Additionally, the order asks that each of the state's agencies develop plans for "meaningful government-to-government consultation with tribes" and directs the agencies to participate in the Truth, Racial Healing and Transformation (TRHT) endeavor led by First Alaskans.

"Alaska Native languages are a resource we must work to protect," Lt. Gov. Byron Mallott said in the statement. "Developed over thousands of years lived in concert with the land, they carry knowledge about our homes, our cultures, and our ways of life that can't be communicated any other way. I want to thank the Alaska Legislature for stepping forward earlier this year and supporting the foundational issue of Native language revitalization by passing HCR 19."

A Haida dances while wearing an eagle mask.
A Haida dances while wearing an eagle mask. Graham Richard/Council of the Haida Nation/Wikimedia Commons

Both the administrative order and HCR 19, which urged the order, came on the heels of a January report from the Alaska Native Language Preservation and Advisory Council, which warned that all 20 of the state's officially recognized Native languages were at risk of extinction by the end of the century.

According to KTOO, one of the languages covered by the order, Eyak, lost its last fluent speaker 10 years ago.

During the order's signing ceremony at the Juneau Arts and Culture Center during the First Alaskans Institute's Social Justice Summit, Walker acknowledged the state's role in discouraging the use of these languages.

"I know we need to celebrate where we are, but boy, if you don't reflect on where you've been, it really is only part of the discussion, part of the celebration," Walker said at the signing ceremony.

A language sampling

The administrative order covers Inupiaq, Siberian Ypik, Central Alaskan Yup'ik, Alutiiq, Unangax̂, Dena'ina, Deg Xinag, Holikachuk, Koyukon, Upper Kuskokwim, Gwich'in, Tanana, Upper Tanana, Tanacross, Hän, Ahtna, Eyak, Tlingit, Haida and Tsimshian — all of which became official languages in Alaska in 2014. Here's more detail on a few of them, with videos.

1. Inupiaq. Also known as Eskimo-Aleut, Inupiaq is spoken by a little more than 2,000 people, according to the Alaska Native Language Center at the University of Alaska, Fairbanks. Speakers cover a wide geographic range, from Northern Alaska to Northwestern Canada. The language has two major dialect groups, North Alaskan Inupiaq and Seward Peninsula Inupiaq.

2. Tsimshian. Comprising four languages — Coast Tsimshian, Southern Tsimshian, Nisg̱a'a and Gitksan — Tsimshian is spoken by around 400 people in British Columbia and Southeast Alaska.

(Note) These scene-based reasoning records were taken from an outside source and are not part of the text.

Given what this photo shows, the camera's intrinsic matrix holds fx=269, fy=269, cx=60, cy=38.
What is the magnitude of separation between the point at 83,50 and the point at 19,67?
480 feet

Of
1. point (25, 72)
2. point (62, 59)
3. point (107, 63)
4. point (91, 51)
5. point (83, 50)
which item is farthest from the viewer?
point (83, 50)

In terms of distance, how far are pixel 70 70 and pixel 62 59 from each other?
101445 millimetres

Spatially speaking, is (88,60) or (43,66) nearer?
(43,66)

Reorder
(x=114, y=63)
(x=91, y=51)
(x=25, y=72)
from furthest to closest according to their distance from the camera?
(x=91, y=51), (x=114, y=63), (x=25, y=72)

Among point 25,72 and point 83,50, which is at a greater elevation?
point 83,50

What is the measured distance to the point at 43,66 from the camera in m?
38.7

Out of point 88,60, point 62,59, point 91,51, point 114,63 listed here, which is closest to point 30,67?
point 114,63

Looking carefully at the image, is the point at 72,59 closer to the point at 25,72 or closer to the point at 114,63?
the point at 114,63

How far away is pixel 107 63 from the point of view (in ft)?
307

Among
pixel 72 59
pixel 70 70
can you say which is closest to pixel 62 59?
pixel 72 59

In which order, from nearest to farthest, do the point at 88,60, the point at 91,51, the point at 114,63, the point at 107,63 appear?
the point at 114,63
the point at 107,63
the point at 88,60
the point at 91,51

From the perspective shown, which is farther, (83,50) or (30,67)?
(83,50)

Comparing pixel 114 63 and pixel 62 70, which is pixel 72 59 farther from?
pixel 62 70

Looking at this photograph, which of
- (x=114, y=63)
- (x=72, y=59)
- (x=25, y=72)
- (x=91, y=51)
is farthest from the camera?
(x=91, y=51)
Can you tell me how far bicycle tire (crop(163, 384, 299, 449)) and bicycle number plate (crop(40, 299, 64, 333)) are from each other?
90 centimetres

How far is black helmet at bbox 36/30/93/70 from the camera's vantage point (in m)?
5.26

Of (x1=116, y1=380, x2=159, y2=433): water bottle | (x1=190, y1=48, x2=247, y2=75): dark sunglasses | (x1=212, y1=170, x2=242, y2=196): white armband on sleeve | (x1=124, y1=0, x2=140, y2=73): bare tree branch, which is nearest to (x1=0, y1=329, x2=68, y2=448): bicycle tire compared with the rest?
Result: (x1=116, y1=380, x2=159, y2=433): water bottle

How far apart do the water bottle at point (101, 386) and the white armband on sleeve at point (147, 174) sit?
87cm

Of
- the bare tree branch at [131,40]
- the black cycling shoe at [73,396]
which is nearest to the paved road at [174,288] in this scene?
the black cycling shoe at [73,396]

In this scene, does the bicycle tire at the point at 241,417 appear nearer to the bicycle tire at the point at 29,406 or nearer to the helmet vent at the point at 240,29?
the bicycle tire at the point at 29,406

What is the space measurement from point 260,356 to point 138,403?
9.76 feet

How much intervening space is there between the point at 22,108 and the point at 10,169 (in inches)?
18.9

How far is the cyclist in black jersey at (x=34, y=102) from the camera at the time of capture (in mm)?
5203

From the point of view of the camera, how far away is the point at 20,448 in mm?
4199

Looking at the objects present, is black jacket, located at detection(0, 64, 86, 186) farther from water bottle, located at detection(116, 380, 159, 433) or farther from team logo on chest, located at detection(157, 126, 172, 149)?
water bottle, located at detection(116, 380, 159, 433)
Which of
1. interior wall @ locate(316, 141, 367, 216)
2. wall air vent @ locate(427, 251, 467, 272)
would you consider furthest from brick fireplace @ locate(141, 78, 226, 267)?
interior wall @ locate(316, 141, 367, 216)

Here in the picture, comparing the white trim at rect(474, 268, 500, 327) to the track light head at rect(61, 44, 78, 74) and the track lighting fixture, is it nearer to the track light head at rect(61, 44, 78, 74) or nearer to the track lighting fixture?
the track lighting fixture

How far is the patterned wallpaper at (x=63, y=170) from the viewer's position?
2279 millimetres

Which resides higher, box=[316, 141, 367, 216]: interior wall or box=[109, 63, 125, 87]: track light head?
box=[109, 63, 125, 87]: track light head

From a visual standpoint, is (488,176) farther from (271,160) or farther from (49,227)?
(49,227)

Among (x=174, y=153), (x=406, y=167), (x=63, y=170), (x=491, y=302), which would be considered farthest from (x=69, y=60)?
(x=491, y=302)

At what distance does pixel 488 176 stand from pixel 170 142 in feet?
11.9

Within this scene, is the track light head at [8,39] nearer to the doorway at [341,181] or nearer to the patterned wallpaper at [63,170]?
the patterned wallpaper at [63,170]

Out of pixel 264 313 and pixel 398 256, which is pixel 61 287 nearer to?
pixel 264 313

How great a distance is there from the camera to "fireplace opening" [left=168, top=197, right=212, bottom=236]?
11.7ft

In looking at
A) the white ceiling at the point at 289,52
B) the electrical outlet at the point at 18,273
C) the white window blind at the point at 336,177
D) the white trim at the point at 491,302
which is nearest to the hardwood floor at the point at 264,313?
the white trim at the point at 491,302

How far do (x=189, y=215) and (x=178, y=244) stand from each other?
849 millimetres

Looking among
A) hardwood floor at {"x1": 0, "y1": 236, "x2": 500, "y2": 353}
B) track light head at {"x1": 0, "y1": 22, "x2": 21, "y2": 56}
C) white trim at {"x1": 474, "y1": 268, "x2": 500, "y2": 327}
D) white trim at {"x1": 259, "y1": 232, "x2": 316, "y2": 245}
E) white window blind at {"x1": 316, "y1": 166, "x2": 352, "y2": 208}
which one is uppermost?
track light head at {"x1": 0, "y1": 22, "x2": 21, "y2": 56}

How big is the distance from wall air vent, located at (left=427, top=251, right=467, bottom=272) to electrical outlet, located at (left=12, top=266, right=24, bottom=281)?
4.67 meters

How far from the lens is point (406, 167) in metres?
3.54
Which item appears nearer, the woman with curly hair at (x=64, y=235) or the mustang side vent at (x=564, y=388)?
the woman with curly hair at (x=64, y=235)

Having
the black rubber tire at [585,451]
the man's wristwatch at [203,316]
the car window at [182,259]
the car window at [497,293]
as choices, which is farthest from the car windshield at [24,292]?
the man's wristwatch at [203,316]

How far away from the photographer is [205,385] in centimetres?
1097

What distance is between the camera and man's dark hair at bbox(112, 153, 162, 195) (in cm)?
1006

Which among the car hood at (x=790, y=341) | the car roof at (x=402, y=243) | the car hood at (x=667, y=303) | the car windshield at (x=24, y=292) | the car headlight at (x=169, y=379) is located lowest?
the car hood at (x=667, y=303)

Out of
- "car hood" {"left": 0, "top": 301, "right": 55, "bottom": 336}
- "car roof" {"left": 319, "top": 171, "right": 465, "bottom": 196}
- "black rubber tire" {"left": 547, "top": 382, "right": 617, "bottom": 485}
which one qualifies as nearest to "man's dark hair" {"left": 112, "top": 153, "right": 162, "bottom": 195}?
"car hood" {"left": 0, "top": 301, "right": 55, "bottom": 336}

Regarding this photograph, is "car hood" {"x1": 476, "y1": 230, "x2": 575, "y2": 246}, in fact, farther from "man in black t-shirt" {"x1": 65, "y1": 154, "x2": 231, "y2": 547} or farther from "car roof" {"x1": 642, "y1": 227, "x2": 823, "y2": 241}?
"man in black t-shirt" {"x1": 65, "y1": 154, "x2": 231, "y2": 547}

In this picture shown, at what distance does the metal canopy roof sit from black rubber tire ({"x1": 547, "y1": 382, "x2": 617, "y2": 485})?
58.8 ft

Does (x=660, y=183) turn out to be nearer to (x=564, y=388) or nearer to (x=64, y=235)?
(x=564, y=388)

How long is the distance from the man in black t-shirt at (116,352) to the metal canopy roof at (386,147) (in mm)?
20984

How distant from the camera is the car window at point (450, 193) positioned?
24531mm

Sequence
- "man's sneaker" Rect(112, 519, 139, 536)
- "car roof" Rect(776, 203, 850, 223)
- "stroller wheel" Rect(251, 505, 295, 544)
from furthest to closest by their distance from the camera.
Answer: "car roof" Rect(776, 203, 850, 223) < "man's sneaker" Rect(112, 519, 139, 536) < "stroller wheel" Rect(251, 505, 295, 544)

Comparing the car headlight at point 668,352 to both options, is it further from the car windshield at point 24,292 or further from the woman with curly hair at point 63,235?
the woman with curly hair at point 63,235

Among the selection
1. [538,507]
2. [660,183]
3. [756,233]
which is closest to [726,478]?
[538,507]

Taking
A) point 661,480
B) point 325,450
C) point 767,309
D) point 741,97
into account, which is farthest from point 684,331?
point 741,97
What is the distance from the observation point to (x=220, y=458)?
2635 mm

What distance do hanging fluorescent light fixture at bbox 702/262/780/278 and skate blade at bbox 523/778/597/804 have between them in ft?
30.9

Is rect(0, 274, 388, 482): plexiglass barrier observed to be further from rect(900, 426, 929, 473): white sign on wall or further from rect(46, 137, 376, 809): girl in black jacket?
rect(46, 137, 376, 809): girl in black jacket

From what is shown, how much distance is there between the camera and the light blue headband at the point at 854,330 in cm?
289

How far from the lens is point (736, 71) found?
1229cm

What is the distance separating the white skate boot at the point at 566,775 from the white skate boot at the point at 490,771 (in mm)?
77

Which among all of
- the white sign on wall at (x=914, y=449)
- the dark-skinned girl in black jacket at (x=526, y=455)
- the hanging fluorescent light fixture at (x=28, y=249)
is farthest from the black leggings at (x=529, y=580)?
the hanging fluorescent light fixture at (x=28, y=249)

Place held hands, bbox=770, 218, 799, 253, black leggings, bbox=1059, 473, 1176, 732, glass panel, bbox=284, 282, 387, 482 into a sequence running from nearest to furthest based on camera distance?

3. Gwich'in. Spoken in the Alaska villages of Arctic Village, Venetie, Fort Yukon, Chalkyitsik, Circle, and Birch Creek, and in an adjacent area of the Northwest Territories and Yukon Territory, Gwich'in has around 150 speakers left. Since 1870, the language has had written literature.

4. Tlingit. Spoken by people in Southeast Alaska and and Western Canada, Tlingit (also written Łingít) has a murky history as no written records of it exist prior to the arrival of Europeans in the 1790s. A practical writing system was developed in the 1960. The Alaska Native Language Center estimates there are around 175 speakers left.